By Eric Miller, Staff Reporter

This story appears in the Jan. 11 print edition of Transport Topics.

The biodiesel industry was at a virtual standstill last week, despite an assurance by two Senate leaders they will introduce legislation “as soon as possible” to reinstate the tax credit that expired on Dec. 31.

Because the $1-a-gallon biodiesel blending credit is needed to keep the alternative fuel competitive with the price of traditional diesel fuels, producers are cutting back on their budgets, number of employees and hours of operation, said Michael Frohlich, a spokesman for the National Biodiesel Board.



“Right now, production has dropped to nearly 0%,” Frohlich told Transport Topics. “Most, if not all, of our plants are really not producing much, if any fuel.”

“The best way to describe the industry right now is in a holding pattern to wait and see when, and if, the tax credit will be reinstated,” Frohlich said.

Frohlich added that all signs point to a one-year retroactive extension of the tax credit, but the Senate will likely not approve the measure until the end of January at the earliest, and possibly not until February or March.

“The timing of it is probably the most important factor, and that’s the unknown,” Frohlich said.

The House passed a similar bill in December, but the Senate has been focused in recent months with health-care reform.

However, Bob Callanan, a spokesman for the American Soybean Association, said growers are en-couraged by a letter sent last month to the Senate leadership by Senate Finance Committee Chairman Max Baucus (D-Mont.) and the committee’s ranking member, Sen.
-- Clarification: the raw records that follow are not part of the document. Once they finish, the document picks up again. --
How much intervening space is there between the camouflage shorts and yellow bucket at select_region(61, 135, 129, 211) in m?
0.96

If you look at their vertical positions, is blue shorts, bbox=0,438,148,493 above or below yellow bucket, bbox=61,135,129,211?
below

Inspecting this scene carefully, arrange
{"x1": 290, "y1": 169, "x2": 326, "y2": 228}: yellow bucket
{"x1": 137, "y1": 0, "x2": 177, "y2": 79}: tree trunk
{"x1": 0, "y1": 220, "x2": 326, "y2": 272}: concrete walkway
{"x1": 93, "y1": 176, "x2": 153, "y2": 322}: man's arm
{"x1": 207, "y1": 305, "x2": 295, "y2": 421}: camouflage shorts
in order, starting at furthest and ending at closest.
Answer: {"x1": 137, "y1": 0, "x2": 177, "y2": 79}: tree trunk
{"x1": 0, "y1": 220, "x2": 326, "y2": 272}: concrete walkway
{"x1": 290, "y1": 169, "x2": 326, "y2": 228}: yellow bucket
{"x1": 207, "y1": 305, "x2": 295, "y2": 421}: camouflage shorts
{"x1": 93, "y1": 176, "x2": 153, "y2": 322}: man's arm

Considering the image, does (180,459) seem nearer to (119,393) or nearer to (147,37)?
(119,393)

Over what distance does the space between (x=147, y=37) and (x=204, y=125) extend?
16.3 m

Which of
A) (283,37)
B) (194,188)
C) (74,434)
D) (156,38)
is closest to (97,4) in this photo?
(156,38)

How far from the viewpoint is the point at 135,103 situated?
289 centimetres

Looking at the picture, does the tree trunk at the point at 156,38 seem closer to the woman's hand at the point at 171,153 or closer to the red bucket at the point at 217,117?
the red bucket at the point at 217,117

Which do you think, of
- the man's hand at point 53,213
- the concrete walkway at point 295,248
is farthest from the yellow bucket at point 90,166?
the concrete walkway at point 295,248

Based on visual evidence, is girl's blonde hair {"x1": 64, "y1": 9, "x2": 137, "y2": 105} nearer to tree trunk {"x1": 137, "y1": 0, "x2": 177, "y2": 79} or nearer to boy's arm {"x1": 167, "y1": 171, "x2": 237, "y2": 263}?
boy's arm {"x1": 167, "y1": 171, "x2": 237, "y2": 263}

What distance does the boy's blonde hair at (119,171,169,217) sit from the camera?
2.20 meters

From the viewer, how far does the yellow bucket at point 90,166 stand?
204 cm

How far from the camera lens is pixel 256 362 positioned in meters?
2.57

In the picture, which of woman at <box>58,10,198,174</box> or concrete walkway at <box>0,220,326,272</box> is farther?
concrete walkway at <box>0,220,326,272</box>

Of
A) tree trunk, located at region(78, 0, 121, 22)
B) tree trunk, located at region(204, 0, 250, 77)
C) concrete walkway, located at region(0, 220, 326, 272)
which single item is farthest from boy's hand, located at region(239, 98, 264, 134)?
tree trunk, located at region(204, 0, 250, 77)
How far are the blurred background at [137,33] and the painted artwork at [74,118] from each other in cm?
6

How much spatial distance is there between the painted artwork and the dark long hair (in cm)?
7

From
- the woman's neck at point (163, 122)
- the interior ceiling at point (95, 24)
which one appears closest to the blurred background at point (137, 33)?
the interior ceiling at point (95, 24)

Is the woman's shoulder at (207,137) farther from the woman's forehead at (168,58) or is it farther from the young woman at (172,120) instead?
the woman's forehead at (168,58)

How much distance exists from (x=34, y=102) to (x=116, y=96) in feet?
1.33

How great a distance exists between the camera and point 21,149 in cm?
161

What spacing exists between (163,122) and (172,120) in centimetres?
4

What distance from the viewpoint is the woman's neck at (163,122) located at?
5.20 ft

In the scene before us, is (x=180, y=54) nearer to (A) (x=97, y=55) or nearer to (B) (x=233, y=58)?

Charles Grassley (R-Iowa), signaling the committee’s intention to extend the credit retroactively.

Baucus and Grassley said they “understand that the expiration of these provisions creates uncertainty and complexity in the tax law.”

But Frohlich said some biofuel producers soon could run out of money, let go employees, and even close down entirely.

He said just how long biodiesel plants can avoid shutting down is uncertain.

“Producers are dusting off their business plans and looking at their accounts receivable and still trying to figure that out,” Frohlich said.

A study released last month by the NBB said that if the tax credit, first enacted in 2004, is not renewed, it would cause the loss of 23,000 jobs, increase demand for petroleum diesel, and decrease tax revenue and demand for soybean oil.

Allowing the tax credit to expire also would increase the cost of fuel for motor carriers, which are increasingly being forced to purchase biodiesel because of federal renewable fuel standard mandates, said Rich Moskowitz, vice president and regulatory affairs counsel for American Trucking Associations.

Without the tax credit, which lowers the cost of biodiesel at the pump, truckers would be forced to pay what amounts to a “billion-dollar hidden tax on our industry,” he said.